6 Project Management and Automation
Moving beyond individual development practices, this chapter focuses on project-level management, automation, and collaboration workflows. We’ll explore tools and techniques that help you maintain consistency, automate repetitive tasks, and establish sustainable development practices.
6.1 Task Automation with Poe the Poet
One of the first challenges in any Python project is managing the growing number of commands you need to run: testing, linting, formatting, building documentation, and more. While traditional Unix environments might use Makefiles, Python projects benefit from a more integrated approach.

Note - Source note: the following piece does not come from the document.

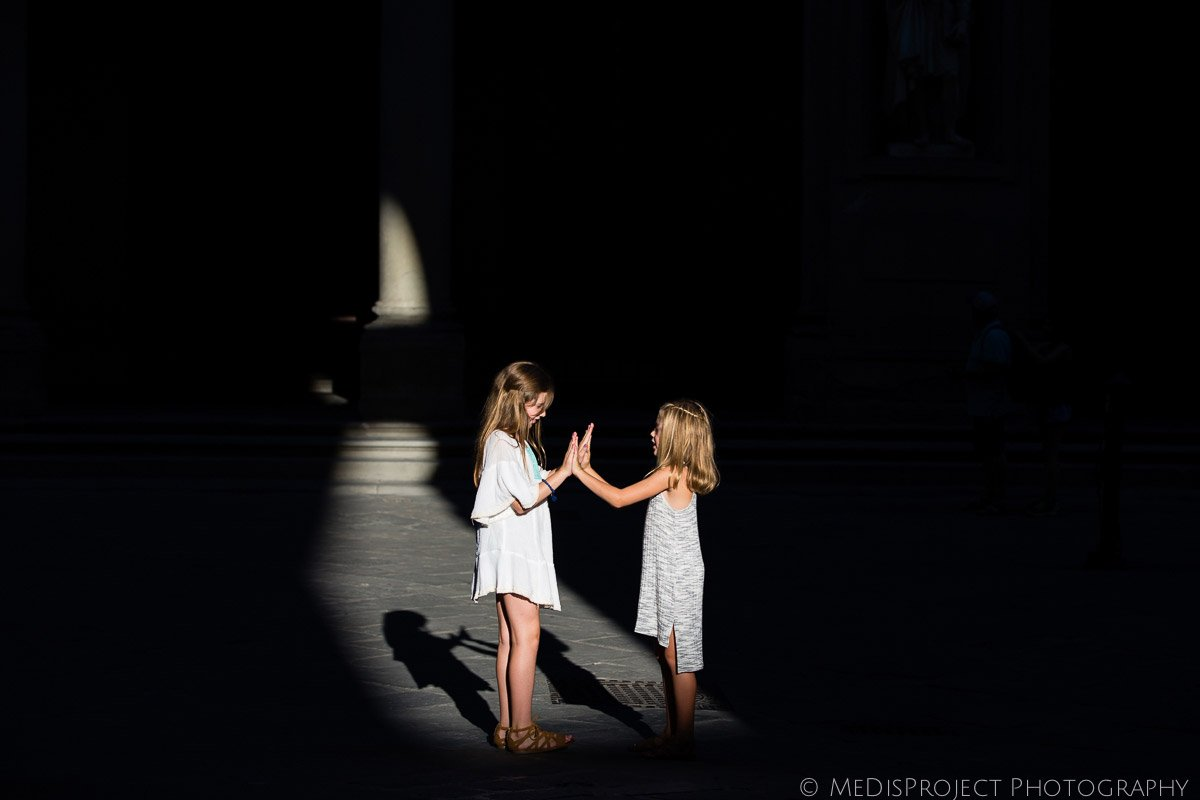 little girls playing hand clapping games in Florence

Poe the Poet provides a powerful task runner that integrates seamlessly with your pyproject.toml
file, offering a cross-platform alternative to Makefiles that works naturally with your existing Python toolchain.
6.1.1 Setting Up Poe the Poet
Add Poe the Poet as a development dependency to your project:
uv add --dev poethepoet
This aligns with our philosophy of keeping project tooling within the project itself, ensuring every developer has access to the same automation tools.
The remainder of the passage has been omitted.